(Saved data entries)
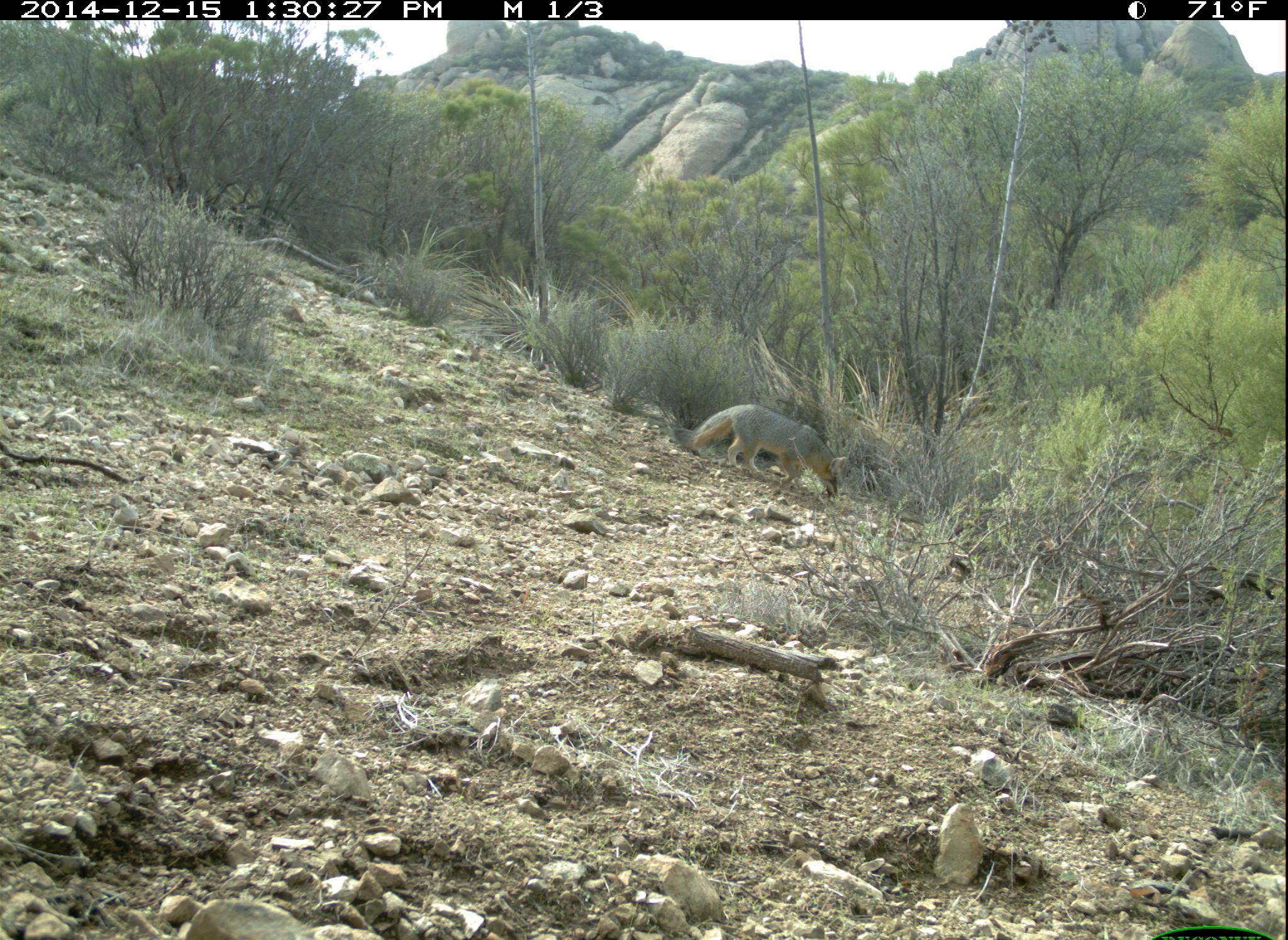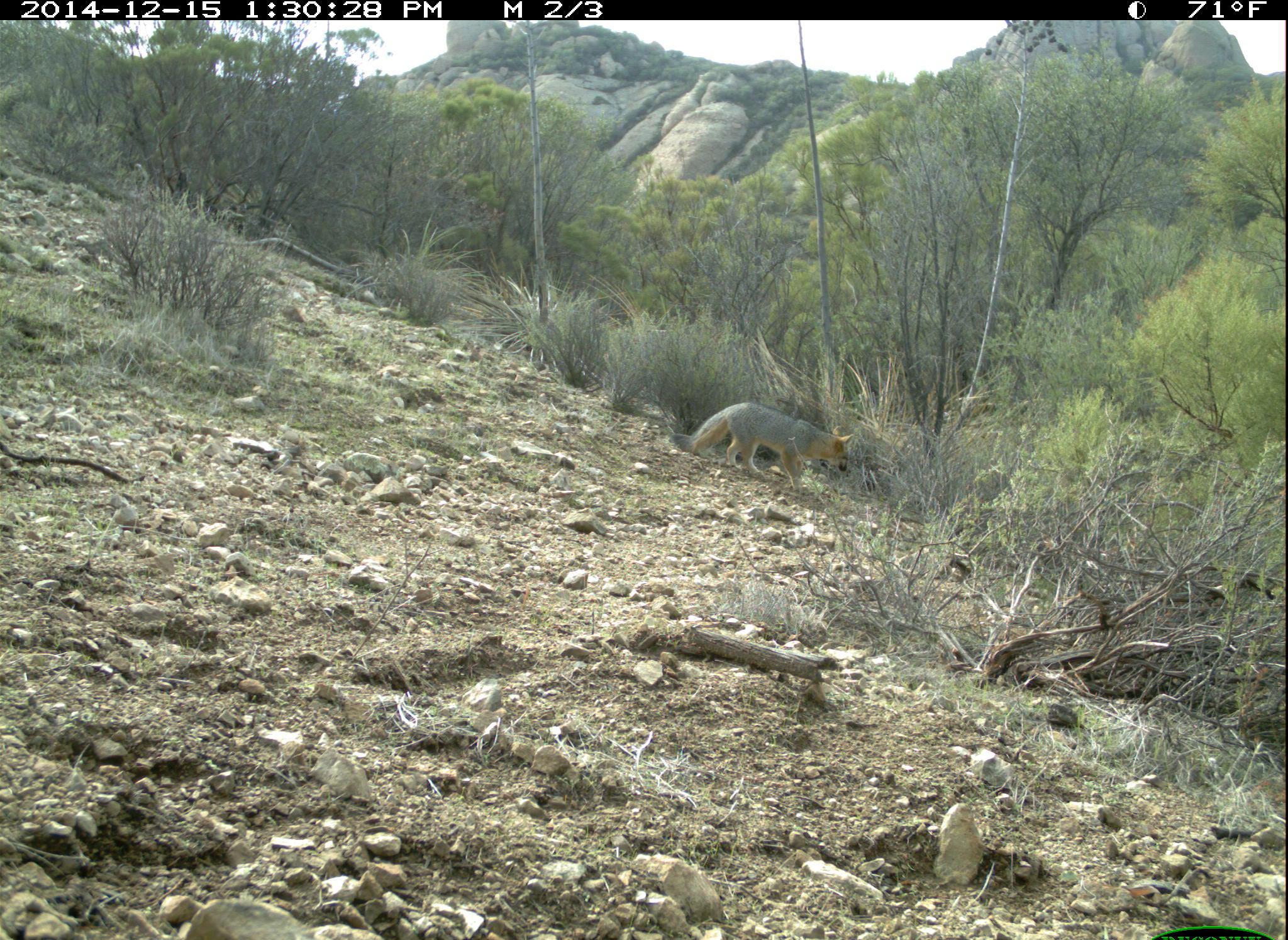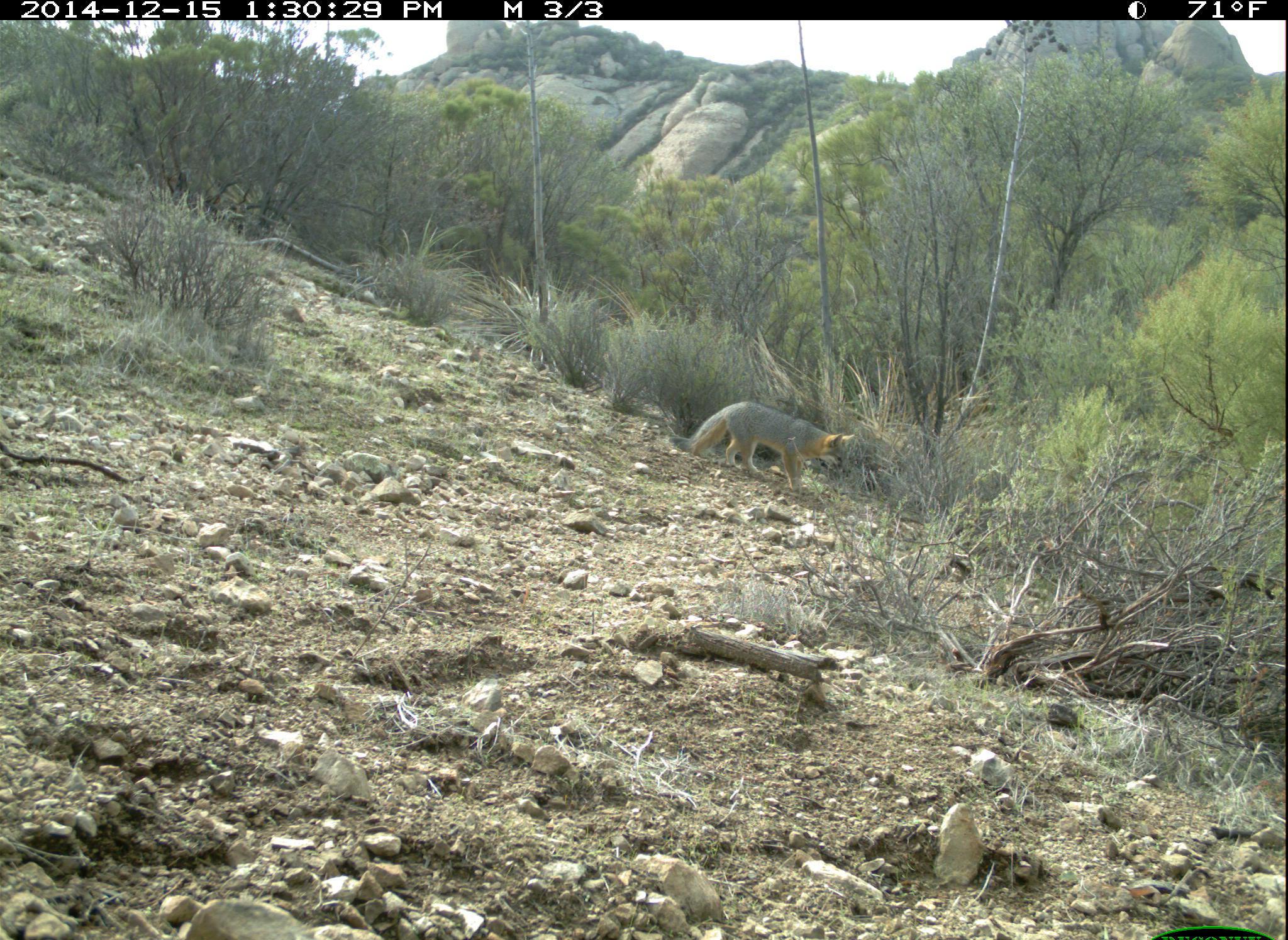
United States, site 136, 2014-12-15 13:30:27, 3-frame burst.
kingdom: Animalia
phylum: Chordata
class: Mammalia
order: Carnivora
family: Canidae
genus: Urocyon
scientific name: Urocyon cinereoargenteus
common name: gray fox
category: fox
...
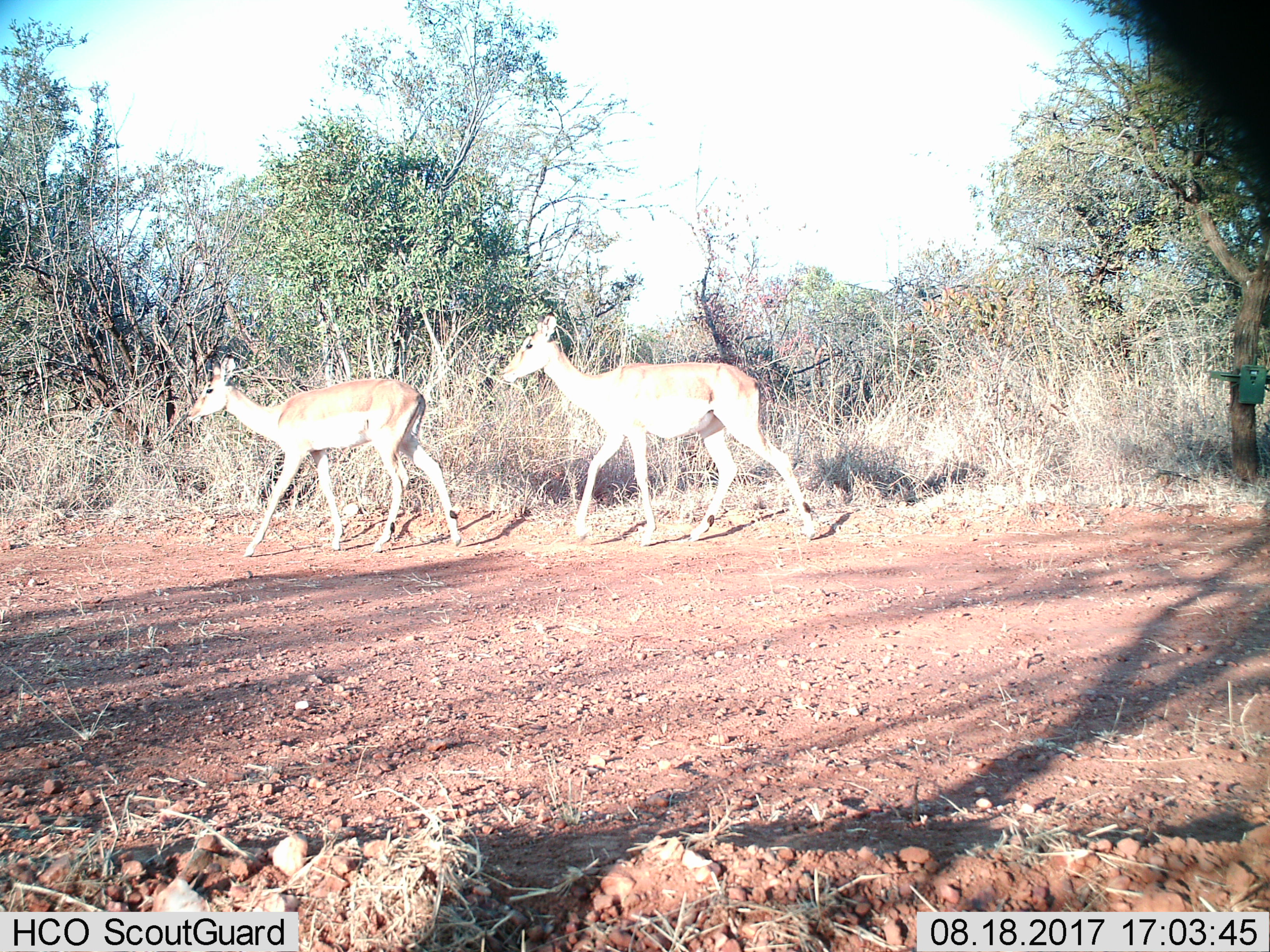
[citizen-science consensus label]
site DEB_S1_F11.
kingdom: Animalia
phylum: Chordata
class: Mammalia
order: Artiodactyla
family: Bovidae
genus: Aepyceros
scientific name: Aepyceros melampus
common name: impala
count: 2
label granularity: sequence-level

## Exercise details
Using the entries above, work out how many lines contain the string "site". Respond with that number alone.

## Exercise solution
2